| WORKING DATA |
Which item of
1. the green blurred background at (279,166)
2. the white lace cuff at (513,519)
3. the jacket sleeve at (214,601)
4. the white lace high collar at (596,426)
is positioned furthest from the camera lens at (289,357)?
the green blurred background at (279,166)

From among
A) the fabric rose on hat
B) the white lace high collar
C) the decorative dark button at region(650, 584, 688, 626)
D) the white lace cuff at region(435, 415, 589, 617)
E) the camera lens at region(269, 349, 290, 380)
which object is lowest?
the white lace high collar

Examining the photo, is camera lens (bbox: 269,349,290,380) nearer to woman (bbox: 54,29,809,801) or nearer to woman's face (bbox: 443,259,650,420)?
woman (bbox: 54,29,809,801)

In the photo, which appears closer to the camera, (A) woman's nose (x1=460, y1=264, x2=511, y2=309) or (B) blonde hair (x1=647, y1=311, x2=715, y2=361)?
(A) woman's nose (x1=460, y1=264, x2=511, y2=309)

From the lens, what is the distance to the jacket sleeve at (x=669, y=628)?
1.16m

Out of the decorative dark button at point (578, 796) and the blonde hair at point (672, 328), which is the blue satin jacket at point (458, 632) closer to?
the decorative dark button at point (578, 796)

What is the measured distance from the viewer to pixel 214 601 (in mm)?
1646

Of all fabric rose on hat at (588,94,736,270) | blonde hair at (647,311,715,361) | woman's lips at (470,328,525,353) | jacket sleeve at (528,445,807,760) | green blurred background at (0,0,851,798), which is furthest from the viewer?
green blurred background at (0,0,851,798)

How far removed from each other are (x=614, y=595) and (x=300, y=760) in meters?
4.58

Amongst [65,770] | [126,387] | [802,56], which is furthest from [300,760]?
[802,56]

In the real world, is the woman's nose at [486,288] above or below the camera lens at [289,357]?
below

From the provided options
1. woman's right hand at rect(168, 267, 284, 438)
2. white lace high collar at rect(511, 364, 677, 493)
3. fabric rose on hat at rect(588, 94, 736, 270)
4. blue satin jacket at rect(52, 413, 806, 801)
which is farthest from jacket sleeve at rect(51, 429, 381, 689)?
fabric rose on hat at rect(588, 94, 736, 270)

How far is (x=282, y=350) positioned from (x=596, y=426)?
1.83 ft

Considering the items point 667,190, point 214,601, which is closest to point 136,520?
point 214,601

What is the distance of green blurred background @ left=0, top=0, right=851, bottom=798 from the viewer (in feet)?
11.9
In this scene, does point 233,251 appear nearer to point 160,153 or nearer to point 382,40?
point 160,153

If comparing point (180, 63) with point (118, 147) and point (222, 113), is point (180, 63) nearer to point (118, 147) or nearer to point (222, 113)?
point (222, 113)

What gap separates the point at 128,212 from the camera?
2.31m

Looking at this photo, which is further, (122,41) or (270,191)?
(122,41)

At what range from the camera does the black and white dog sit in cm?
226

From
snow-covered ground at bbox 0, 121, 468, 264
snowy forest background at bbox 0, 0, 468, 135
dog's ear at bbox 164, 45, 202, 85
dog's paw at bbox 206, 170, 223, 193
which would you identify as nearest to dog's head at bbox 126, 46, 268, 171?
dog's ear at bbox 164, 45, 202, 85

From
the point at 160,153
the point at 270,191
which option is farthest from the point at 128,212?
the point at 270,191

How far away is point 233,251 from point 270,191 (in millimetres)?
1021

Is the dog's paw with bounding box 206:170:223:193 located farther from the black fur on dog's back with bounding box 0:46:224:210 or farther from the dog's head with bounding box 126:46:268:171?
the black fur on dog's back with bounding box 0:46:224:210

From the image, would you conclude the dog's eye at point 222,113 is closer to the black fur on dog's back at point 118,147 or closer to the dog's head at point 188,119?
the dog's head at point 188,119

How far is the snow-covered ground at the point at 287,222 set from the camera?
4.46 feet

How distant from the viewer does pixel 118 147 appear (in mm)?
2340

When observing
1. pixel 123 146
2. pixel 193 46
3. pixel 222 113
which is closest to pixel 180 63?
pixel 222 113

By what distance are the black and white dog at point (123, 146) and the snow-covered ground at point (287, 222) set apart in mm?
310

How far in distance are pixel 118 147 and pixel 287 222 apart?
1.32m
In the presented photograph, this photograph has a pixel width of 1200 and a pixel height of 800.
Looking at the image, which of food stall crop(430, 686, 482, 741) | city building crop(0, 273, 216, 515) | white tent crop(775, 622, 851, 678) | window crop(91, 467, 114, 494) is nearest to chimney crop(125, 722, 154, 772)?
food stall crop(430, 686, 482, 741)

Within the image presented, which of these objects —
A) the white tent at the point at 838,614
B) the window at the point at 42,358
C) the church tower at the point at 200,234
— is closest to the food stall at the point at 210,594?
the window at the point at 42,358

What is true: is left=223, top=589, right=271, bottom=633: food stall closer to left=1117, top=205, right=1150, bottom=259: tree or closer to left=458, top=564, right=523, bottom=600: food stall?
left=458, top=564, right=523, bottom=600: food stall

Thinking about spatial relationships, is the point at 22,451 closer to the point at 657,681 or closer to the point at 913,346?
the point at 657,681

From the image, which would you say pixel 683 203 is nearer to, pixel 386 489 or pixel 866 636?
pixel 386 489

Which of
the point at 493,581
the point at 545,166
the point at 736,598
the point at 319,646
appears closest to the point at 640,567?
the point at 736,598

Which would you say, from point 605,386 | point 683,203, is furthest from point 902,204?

| REQUIRED WORK |
Lines from the one containing "What is true: is" through the final line are to be given again verbatim, with nothing before or after.

| SOLUTION FOR THIS PROBLEM |
What is true: is left=223, top=589, right=271, bottom=633: food stall closer to left=1117, top=205, right=1150, bottom=259: tree or closer to left=458, top=564, right=523, bottom=600: food stall?
left=458, top=564, right=523, bottom=600: food stall

Thinking about spatial relationships, is the point at 22,451 closer to the point at 657,681 or closer to the point at 913,346?
the point at 657,681

From the image, which would you say pixel 683 203 is nearer to, pixel 386 489 or pixel 866 636?
pixel 386 489

Which of
the point at 493,581
the point at 545,166
the point at 736,598
the point at 319,646
appears closest to the point at 640,567?
the point at 736,598

Which would you say, from point 605,386 | point 683,203, is furthest from point 902,204?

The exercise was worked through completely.